┌─ Data shown

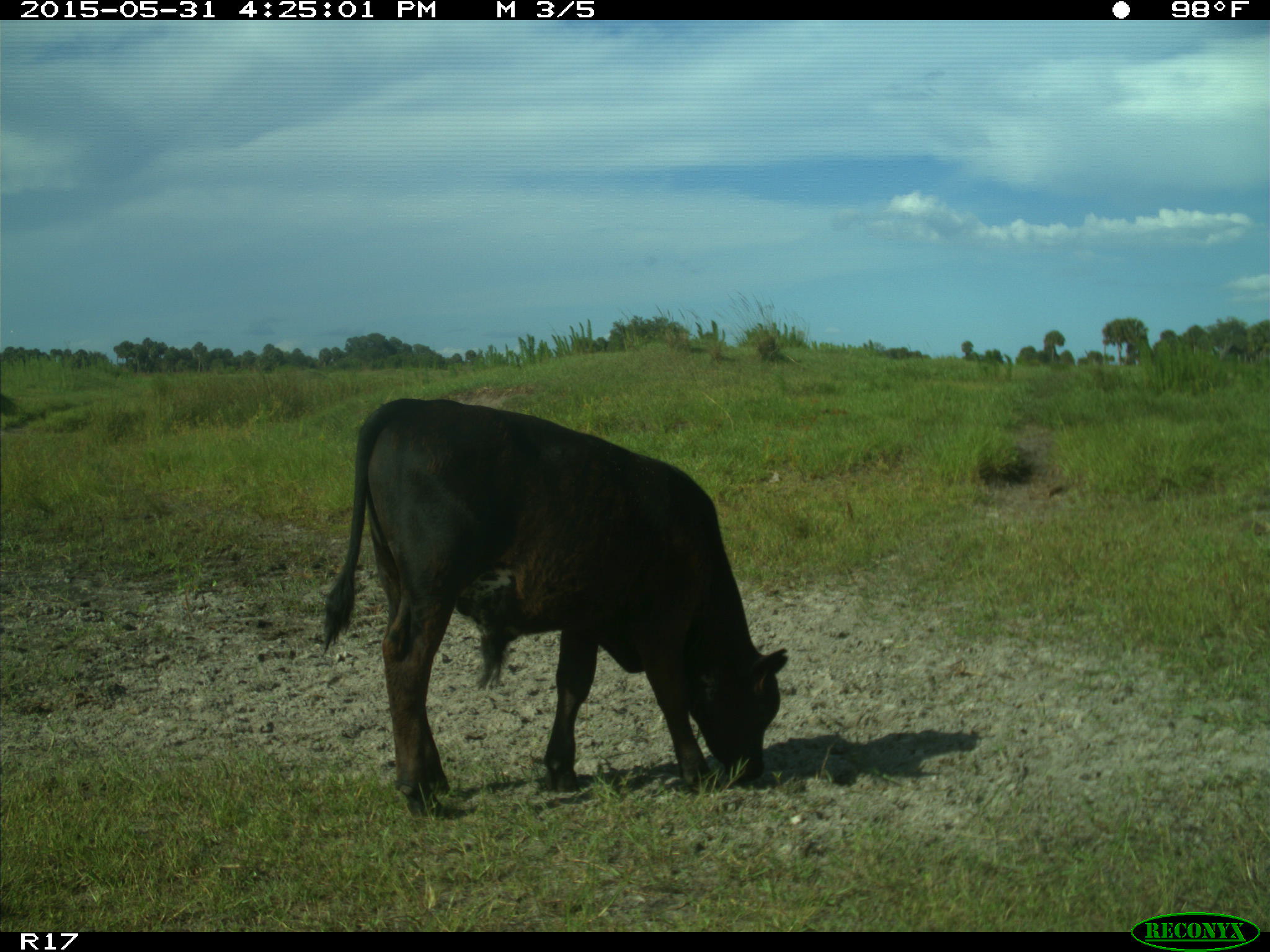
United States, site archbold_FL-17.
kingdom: Animalia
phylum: Chordata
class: Mammalia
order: Artiodactyla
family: Bovidae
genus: Bos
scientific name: Bos taurus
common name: domestic cow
Bos taurus (domestic cow).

└─

## [Assignment]
In the entries above, copy the lines from the one that contains "kingdom: Animalia" through the last line, exactly as they appear.

## [Solution below]
kingdom: Animalia
phylum: Chordata
class: Mammalia
order: Artiodactyla
family: Bovidae
genus: Bos
scientific name: Bos taurus
common name: domestic cow
Bos taurus (domestic cow).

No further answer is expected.